それが逆に他組織の台頭を許すことになる。


平和すぎるが故、勘違いをする。

ある者は純粋に。

ある者は欲の為に。


「ハジメさん、大変です。またです。」

と息を切らせて言いながら

ハジメの元に来る。

今度はどの街だ?とハジメが聞くと


「ここです。首都です。」とその女性は言った。

そして「7人です」とも。


全部の死体を集めろ、俺が見聞する。

そう言うと席を立ち

アイテムボックスから大きめの箱のような

鞄を取り出す。


場所を指定しそこに向かう。


数時間後7つの死体がそこに

運び込まれる。


一人一人の死因を聞き、頷くハジメ。

紙にそれを書き、死体の体に張り付ける。


魔方陣を死体に重ねる。

「うん、揺らがない、次」と

7体の死体に同様に行う。


「魔法の痕跡はないか。ならば」

そう言うと腹を捌き臓物の一つを

取り出し何かの容器に入れる。


その容器に液体の様な物を入れる。

それを全員分行い机に並べる。


鞄から色々な器具と液体を取り出す。

体に張っている紙の死因を見ながら

小さい刃物で体を切る。


様々な箇所、様々な体の中を外を。

ゆっくりと丁寧にハジメは切っては見る。


「なんだこれ、寄生虫か?」と言うと

細くとがった器具でソレを挟み

丸いガラスでできた容器に入れ

蓋をした。


全員分の解剖が終わる。全員から

同じような寄生虫が発見される。


「見たことないな・・・。」

それを見ながら呟く。


椅子に座り目を閉じる。

ふと目を開けると最初に取り出した

臓物を見る。


「うん。変化がない。薬物でもない。

 可能性、いや、多分これが原因だ。」


そう言うとガラスの容器に入った

寄生虫を見る。

7つの容器を鞄に入れ

アイテムボックスに直し込み

その部屋を出る。


「どうでした?何かわかりました?」

と傍付きのような女性が言った。


「死んだ議員が居る街に行く。

 墓を掘り返してやる」とハジメ。


そんなことしたら遺族に何と言われるか。

とその女性は言うとハジメは答える。


「もう手遅れかもしれない。いや

 手遅れだ。やられた。

 言い値の金を払ってでも解剖する」

「サンセール、お前も来い」


そう話していると別な男が走ってきて

「今度は10人です。サボルチです」

と言った。


「サボルチへ行くぞ。馬車はいらない。

 早馬を準備しろ。サンセールは

 武装を整え付いて来い」と

ハジメは言うと旅の準備を整える。


「あぁ、それと。」そう言うと

2通の手紙を渡す。


「この手紙をバイシャスに。

 誰にも気づかれないように。
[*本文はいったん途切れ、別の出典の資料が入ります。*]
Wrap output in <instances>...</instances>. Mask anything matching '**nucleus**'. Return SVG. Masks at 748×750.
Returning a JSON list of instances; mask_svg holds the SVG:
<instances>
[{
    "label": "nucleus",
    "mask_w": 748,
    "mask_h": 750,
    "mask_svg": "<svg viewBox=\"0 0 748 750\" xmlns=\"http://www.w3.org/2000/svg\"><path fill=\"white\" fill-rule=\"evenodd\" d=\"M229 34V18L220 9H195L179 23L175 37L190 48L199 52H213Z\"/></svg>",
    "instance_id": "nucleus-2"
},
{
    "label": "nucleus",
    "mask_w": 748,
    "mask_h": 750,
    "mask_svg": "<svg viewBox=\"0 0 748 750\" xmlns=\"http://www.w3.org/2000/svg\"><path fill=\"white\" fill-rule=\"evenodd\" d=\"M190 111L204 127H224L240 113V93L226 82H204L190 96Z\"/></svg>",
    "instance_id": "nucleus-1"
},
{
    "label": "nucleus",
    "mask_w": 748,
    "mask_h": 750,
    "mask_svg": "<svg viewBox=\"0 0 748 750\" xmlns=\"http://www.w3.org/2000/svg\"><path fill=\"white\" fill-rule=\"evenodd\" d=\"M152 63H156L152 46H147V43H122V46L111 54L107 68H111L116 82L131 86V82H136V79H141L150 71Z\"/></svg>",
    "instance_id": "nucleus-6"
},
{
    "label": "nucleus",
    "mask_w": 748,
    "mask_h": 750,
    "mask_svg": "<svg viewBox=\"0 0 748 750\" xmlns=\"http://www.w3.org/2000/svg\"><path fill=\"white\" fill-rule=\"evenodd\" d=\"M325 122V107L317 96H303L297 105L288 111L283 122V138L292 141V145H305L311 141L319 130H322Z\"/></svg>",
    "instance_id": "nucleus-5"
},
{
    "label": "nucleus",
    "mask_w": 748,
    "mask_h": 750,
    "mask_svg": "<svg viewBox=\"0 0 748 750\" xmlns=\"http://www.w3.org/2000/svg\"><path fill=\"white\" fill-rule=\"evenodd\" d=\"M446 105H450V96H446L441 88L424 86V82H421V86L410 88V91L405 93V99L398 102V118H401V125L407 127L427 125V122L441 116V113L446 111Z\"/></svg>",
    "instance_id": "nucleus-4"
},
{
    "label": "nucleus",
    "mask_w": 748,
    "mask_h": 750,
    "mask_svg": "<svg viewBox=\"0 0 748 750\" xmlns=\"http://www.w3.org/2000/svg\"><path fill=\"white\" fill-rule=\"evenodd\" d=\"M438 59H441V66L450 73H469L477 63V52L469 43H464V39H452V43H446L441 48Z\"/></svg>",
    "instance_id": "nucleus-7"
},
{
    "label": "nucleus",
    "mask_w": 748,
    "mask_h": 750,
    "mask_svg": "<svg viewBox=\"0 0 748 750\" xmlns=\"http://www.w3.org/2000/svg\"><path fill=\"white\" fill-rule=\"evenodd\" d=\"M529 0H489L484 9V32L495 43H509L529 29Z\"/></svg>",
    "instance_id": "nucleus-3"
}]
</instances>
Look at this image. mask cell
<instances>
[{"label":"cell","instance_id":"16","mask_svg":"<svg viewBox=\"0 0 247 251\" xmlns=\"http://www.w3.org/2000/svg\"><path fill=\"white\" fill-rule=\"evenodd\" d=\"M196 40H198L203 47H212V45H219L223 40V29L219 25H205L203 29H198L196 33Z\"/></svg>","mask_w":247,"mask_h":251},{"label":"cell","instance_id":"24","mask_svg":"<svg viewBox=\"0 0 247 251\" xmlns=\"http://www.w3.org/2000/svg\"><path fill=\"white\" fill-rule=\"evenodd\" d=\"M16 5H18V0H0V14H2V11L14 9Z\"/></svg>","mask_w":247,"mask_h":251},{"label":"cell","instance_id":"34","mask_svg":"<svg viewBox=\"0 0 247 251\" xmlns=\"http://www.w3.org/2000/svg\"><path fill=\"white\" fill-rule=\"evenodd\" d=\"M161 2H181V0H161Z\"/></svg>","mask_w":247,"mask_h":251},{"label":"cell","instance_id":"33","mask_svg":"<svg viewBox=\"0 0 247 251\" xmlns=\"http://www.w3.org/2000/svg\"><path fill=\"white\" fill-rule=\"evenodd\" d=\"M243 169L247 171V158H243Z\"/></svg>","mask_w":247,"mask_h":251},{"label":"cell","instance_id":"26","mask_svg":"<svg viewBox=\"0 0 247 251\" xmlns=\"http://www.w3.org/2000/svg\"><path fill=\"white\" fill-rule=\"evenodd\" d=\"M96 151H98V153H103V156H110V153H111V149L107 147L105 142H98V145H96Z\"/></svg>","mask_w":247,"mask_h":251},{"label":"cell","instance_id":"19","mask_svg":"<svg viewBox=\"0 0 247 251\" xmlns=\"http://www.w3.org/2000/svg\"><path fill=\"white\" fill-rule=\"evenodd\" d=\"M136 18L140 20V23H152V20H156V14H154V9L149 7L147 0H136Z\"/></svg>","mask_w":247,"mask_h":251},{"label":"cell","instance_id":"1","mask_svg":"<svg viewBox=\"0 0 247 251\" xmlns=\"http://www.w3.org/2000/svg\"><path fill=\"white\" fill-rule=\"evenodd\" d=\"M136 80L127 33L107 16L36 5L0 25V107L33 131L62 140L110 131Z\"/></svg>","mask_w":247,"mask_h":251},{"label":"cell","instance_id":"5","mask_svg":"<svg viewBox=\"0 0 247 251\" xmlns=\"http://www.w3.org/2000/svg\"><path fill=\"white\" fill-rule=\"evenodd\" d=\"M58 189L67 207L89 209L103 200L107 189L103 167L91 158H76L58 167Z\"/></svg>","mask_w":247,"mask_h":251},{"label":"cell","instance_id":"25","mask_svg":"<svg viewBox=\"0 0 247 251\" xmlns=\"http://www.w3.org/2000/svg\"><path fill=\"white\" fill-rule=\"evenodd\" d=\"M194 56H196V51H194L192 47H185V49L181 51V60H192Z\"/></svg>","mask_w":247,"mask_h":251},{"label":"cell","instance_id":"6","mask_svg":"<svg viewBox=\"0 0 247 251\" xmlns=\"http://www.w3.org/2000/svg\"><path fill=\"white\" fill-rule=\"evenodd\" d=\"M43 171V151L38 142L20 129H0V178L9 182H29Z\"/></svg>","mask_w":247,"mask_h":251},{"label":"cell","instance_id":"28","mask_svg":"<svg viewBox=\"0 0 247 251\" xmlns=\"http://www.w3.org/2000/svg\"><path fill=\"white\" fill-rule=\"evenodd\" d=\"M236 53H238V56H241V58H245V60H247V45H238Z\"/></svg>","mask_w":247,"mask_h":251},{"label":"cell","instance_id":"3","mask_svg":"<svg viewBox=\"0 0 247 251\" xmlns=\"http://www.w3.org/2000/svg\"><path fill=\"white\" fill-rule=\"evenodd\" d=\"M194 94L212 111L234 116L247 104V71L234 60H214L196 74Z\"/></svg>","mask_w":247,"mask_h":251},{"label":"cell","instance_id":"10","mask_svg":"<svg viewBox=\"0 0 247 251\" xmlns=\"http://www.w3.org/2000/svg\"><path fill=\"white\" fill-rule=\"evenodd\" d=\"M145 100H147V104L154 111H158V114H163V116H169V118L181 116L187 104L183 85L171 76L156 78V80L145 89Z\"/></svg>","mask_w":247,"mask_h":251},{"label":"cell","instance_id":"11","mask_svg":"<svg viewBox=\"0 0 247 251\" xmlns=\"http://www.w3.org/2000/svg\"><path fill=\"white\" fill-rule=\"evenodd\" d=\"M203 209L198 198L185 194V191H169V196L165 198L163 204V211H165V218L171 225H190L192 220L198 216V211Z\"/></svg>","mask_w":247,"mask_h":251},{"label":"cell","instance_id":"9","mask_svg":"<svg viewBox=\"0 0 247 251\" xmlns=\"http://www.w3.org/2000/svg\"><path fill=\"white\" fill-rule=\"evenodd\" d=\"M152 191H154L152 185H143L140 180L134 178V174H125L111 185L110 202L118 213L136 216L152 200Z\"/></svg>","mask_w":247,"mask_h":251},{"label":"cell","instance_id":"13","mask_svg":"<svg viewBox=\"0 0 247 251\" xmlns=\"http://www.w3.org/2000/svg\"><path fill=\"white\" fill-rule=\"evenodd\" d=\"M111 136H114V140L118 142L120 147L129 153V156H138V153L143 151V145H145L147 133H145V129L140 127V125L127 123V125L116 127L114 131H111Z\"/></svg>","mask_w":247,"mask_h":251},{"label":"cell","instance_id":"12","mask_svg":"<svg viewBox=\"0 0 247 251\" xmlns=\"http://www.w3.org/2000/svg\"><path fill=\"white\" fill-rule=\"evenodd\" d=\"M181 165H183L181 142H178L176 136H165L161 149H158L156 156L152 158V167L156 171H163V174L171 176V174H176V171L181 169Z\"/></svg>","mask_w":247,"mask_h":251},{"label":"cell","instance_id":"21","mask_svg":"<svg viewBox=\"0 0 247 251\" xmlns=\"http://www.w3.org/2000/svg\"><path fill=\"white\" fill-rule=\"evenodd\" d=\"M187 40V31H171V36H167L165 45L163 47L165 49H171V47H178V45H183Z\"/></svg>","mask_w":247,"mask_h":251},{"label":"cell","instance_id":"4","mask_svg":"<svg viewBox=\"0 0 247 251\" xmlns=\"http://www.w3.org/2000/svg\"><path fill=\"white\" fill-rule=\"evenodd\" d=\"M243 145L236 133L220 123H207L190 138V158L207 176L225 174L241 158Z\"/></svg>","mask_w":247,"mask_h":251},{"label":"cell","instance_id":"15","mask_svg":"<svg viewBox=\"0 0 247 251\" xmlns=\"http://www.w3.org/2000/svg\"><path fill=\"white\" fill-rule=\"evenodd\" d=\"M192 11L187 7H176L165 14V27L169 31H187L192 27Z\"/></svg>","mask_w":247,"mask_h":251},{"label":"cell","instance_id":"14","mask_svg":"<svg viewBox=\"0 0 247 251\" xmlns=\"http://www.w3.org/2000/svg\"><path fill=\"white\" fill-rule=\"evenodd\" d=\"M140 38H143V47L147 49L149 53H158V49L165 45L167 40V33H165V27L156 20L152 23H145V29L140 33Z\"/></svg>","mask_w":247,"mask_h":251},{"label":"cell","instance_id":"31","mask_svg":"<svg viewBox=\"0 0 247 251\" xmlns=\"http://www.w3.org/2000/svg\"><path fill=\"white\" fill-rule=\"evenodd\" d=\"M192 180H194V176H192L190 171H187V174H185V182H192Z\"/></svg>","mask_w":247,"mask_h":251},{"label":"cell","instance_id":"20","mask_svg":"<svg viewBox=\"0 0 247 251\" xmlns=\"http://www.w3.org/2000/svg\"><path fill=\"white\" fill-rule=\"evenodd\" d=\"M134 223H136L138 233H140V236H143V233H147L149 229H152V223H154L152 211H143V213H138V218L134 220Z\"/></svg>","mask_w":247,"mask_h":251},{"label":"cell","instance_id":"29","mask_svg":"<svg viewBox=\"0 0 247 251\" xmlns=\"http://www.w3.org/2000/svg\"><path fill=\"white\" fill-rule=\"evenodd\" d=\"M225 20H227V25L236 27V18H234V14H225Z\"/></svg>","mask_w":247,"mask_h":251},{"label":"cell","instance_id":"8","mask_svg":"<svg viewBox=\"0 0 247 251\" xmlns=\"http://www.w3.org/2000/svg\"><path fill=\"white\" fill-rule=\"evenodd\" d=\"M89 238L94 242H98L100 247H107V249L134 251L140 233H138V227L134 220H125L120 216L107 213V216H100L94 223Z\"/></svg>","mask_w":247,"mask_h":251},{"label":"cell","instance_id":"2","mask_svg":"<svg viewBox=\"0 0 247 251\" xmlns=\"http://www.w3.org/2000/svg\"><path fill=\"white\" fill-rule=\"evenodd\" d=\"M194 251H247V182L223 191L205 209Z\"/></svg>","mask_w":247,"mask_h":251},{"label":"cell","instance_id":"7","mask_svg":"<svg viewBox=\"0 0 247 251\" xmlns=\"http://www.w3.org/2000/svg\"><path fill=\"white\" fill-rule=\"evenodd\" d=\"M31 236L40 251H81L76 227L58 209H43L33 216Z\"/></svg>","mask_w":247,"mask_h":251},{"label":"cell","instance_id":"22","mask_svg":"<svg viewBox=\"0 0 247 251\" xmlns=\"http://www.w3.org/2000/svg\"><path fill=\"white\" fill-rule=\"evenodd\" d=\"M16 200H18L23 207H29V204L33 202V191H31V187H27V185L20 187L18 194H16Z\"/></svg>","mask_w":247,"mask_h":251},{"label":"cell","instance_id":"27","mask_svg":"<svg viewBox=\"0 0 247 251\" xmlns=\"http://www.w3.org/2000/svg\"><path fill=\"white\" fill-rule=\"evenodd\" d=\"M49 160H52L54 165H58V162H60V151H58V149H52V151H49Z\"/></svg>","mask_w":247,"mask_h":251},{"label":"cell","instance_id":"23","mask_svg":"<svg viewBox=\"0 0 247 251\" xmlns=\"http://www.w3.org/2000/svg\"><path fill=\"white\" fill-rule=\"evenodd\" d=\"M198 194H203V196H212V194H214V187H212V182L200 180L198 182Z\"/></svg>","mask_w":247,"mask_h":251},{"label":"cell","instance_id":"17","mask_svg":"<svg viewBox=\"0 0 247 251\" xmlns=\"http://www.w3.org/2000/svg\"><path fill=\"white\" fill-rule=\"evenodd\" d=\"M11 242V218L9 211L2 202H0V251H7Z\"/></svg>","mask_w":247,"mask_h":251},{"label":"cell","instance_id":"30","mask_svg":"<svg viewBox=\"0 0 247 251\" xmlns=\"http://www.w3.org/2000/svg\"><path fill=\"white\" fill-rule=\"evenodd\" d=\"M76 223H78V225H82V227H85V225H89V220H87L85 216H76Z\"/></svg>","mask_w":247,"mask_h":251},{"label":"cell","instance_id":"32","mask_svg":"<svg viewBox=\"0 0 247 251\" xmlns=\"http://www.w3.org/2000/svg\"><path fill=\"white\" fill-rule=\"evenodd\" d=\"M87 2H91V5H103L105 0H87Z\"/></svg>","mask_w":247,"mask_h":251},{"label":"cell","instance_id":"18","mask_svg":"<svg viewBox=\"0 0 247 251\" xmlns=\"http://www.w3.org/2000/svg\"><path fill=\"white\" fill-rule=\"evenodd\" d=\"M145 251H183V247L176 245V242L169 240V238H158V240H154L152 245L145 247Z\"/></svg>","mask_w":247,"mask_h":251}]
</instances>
」


あいつの息子はバーボンの所だ。

あの国位だろう。堂々と国の混乱に

首を突っ込めるのは。


バイシャスは何処の組織にも

属していない。だから・・・

逆に動いてくれる。国の為に。


そうハジメは思う。いや、信じた。


一時後、2頭の馬が首都を出る。


それを陰から下種な笑いを

浮かべながら見送る男が居た。

元キルビー族族長のピスコだった。


黄の国 とある屋敷


「何度見ても気持ち悪い生き物ですね。

 小っちゃいし。」

と言われたその男は酒を飲みながら言う。


俺はハジメが好かん。確かに

あいつが筆頭になってからは平和だ。

しかし、どこの誰かわからん奴が

貴族の上に立っていいのか。


俺達が居るから平民は平和なのだよ。

この国は平和なのだよ。

アイツに騙されている平民の、

議員の目を覚まさせてやる。


本当に国を平和にしているのは

我々貴族であってアイツではないと。


どんな手を使ってでも次の選挙は

俺達が勝つ。

そしてわからせるのだ。


「しかしあの男はソレをどこから

 てにいれたんでしょうね。

 というかそれ何なんですか?」と聞かれ


そんな事はどうでもいい。

まぁ我々にコレを持ち込んだのは

あいつの才覚だろう。


我々が13人衆を固めた時には

あいつにちょっとした領地でも

渡せばそれでいいだろう。


場所は移り紫の国


「や、やばい。

 どこから見ても銀貨だ。」

ジェニ様とバーボンさんは驚愕する。

作らせた本人たちが驚く。


「ちょろいぜ」と親方とポイヤック。


悪の組織の誕生の瞬間だった。

そしてその、悪の組織の代表は

何故か私、コルンであった。


「これ一日にどれくらい作れる?」と

バーボンさんは聞くと


「二人だと日に50だな」と

ポイヤックは答える。


じゃあ80は作れるな、1日で。

サモスも入れれば100か。

一か月で4000枚作れ。


そうすれば2か月で10000枚だな。

よし、3か月で30000枚。いける。


私はソロバンで弾いた。

まったく計算が合ってない・・・。


ポイヤックと親方は大きく口を開け

眼を見開いていた。

「労働問題で相談所に言ってやる!」

とポイヤック。


とりあえず親方の伝手で

数名を各国から雇う事となった。